Billy Squier chronology
| Don't Say No (1981) | Emotions in Motion (1982) | Signs of Life (1984) |

Singles from Emotions in Motion
- "Emotions in Motion" Released: July 1982; "Everybody Wants You" Released: September 14, 1982; "Learn How to Live" Released: 1982; "Keep Me Satisfied" Released: 1982; "She's a Runner" Released: January 1983;

= Emotions in Motion =

Emotions in Motion is the third studio album by American rock musician Billy Squier. It was released on July 23, 1982, and was Squier's second consecutive Top Five disc on the Billboard album chart. It contains the hit song "Everybody Wants You", which peaked at #32 on the Billboard Hot 100, and stayed at #1 on the Mainstream Rock Tracks chart for 6 weeks.

Other notably successful hits from the album included the singles "Emotions in Motion" and "She's a Runner". Some album cuts such as "Keep Me Satisfied" and especially "Learn How to Live" also received strong radio play and were issued as singles in some countries.

Emotions in Motion is one of Billy Squier's most popular albums, certified Gold in September 1982 and Platinum a month later. Though multi-platinum awards were not certified prior to late 1984, the album received a double platinum award in 1991. Emotions in Motion is also Billy's second best selling album, after the previous year's triple platinum Don't Say No.
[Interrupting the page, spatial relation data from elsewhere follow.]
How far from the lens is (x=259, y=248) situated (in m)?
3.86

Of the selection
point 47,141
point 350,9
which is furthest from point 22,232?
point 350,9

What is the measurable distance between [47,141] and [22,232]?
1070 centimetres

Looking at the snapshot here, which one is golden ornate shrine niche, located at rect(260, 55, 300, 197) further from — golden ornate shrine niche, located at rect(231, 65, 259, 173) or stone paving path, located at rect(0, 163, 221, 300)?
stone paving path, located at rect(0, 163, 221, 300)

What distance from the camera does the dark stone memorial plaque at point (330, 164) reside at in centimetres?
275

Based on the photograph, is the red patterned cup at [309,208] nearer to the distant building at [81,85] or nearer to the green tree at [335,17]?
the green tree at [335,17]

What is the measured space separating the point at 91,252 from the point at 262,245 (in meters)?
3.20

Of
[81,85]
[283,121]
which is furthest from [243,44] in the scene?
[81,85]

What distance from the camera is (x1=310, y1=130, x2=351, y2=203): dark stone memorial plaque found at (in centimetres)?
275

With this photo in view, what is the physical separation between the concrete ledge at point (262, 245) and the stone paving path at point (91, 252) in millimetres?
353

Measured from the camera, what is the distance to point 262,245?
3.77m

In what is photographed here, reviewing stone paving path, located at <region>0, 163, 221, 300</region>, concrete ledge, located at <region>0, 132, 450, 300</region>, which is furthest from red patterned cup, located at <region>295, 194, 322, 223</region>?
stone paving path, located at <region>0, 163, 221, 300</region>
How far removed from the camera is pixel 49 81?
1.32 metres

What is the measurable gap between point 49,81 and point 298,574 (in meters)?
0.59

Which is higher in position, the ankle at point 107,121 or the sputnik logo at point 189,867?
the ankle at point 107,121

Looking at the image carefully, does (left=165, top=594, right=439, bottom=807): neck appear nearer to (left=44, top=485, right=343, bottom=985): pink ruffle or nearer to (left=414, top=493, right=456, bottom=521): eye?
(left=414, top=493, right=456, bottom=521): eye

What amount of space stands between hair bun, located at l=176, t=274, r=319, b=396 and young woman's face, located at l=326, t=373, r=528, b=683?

The cover art was created for Squier by Andy Warhol. It was also the first of three consecutive albums from Squier to feature a guest appearance from one or more members of Queen – lead singer Freddie Mercury and drummer Roger Taylor sing backing vocals on the title track. Like its predecessor, the album was produced by Squier with Reinhold Mack, also known for Queen's The Game.

Professional ratings
Review scores
| Source | Rating |
| Allmusic | Star |

== Track listing ==

| No. | Title | Length |
|---|---|---|
| 1. | "Everybody Wants You" | 3:47 |
| 2. | "Emotions in Motion" | 4:58 |
| 3. | "Learn How to Live" | 4:05 |
| 4. | "In Your Eyes" | 3:45 |
| 5. | "Keep Me Satisfied" | 3:42 |
| 6. | "It Keeps You Rockin'" | 4:06 |
| 7. | "One Good Woman" | 3:41 |
| 8. | "She's a Runner" | 4:02 |
| 9. | "Catch 22" | 5:04 |
| 10. | "Listen to the Heartbeat" | 4:25 |
| Total length: |  | 41:20 |

==Personnel==
- Billy Squier - lead vocals, guitars
- Kevin Osborn - guitars
- Jeff Golub - guitars
- Alan St. Jon - keyboards, synthesizers, backing vocals
- Doug Lubahn - bass, backing vocals
- Bobby Chouinard - drums
- Dino Solera - saxophones on 2, 7 and 9
- Freddie Mercury, Roger Taylor - backing vocals on "Emotions in Motion", "emotional" support

==Production==
- Billy Squier: producer, mixing
- Reinhold Mack: producer
- Gary Rindfuss: engineer, assistant engineer
- David Thoener: mixing
- Jim Ball: mixing assistant
- George Marino: mastering

==Charts==

| Chart (1982–83) | Peak position |
|---|---|
| Canada Top Albums/CDs (RPM) | 8 |
| US Billboard 200 | 5 |

==Certifications==

| Region | Certification | Certified units/sales |
| Canada (Music Canada) | Platinum | 100,000^{^} |
| United States (RIAA) | 2× Platinum | 2,000,000^{^} |
^{^} Shipments figures based on certification alone.